> [WHAT NEEDS TO BE DONE] Please rewrite the listing below, substituting "broken or faulty" for every "damaged or defective" and leaving everything else unchanged.
------------
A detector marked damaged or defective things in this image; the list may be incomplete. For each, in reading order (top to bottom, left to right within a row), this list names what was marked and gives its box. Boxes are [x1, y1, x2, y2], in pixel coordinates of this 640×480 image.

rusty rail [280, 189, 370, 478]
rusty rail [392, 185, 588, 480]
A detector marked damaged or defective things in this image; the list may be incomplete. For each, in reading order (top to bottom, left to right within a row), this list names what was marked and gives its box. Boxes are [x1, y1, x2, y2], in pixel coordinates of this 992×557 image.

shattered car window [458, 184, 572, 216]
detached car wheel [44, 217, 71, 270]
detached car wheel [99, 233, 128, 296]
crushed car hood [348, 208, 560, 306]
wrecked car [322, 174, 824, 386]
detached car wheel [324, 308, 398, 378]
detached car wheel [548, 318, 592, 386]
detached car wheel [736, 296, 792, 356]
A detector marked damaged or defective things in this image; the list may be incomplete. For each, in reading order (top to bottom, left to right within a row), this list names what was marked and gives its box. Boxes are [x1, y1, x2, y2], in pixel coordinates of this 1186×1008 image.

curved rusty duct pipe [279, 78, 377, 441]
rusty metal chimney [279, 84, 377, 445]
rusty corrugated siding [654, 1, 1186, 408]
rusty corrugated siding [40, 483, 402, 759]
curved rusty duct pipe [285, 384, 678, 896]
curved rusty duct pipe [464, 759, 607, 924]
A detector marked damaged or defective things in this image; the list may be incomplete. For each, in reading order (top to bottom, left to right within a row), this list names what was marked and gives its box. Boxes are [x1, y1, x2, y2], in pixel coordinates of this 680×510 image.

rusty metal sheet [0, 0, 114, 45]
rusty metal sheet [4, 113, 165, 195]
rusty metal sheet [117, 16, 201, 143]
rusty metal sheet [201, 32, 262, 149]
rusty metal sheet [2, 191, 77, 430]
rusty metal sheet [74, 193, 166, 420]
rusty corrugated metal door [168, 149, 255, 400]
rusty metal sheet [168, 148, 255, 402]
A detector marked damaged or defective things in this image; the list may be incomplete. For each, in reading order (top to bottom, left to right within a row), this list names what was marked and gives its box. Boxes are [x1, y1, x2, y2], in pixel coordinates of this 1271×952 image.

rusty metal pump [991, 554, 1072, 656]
------------
> [COMPLETED EXERCISE]
A detector marked broken or faulty things in this image; the list may be incomplete. For each, in reading order (top to bottom, left to right within a row), this list names what was marked and gives its box. Boxes are [x1, y1, x2, y2], in pixel coordinates of this 640×480 image.

rusty rail [280, 189, 370, 478]
rusty rail [392, 185, 588, 480]
A detector marked broken or faulty things in this image; the list may be incomplete. For each, in reading order (top to bottom, left to right within a row), this list names what was marked and gives its box. Boxes are [x1, y1, x2, y2], in pixel coordinates of this 992×557 image.

shattered car window [458, 184, 572, 216]
detached car wheel [44, 217, 71, 270]
detached car wheel [99, 233, 128, 296]
crushed car hood [348, 208, 560, 306]
wrecked car [322, 174, 824, 386]
detached car wheel [324, 308, 398, 378]
detached car wheel [548, 318, 592, 386]
detached car wheel [736, 296, 792, 356]
A detector marked broken or faulty things in this image; the list may be incomplete. For each, in reading order (top to bottom, left to right within a row), this list names what was marked and gives its box. Boxes are [x1, y1, x2, y2], in pixel coordinates of this 1186×1008 image.

curved rusty duct pipe [279, 78, 377, 441]
rusty metal chimney [279, 84, 377, 445]
rusty corrugated siding [654, 1, 1186, 408]
rusty corrugated siding [40, 483, 402, 759]
curved rusty duct pipe [285, 384, 678, 896]
curved rusty duct pipe [464, 759, 607, 924]
A detector marked broken or faulty things in this image; the list may be incomplete. For each, in reading order (top to bottom, left to right within a row), this list names what was marked and gives its box. Boxes are [x1, y1, x2, y2], in pixel coordinates of this 680×510 image.

rusty metal sheet [0, 0, 114, 45]
rusty metal sheet [4, 113, 165, 195]
rusty metal sheet [117, 16, 201, 143]
rusty metal sheet [201, 32, 262, 149]
rusty metal sheet [2, 191, 77, 430]
rusty metal sheet [74, 193, 166, 420]
rusty corrugated metal door [168, 149, 255, 400]
rusty metal sheet [168, 148, 255, 402]
A detector marked broken or faulty things in this image; the list may be incomplete. For each, in reading order (top to bottom, left to right within a row), this list names what was marked and gives its box. Boxes are [x1, y1, x2, y2], in pixel coordinates of this 1271×952 image.

rusty metal pump [991, 554, 1072, 656]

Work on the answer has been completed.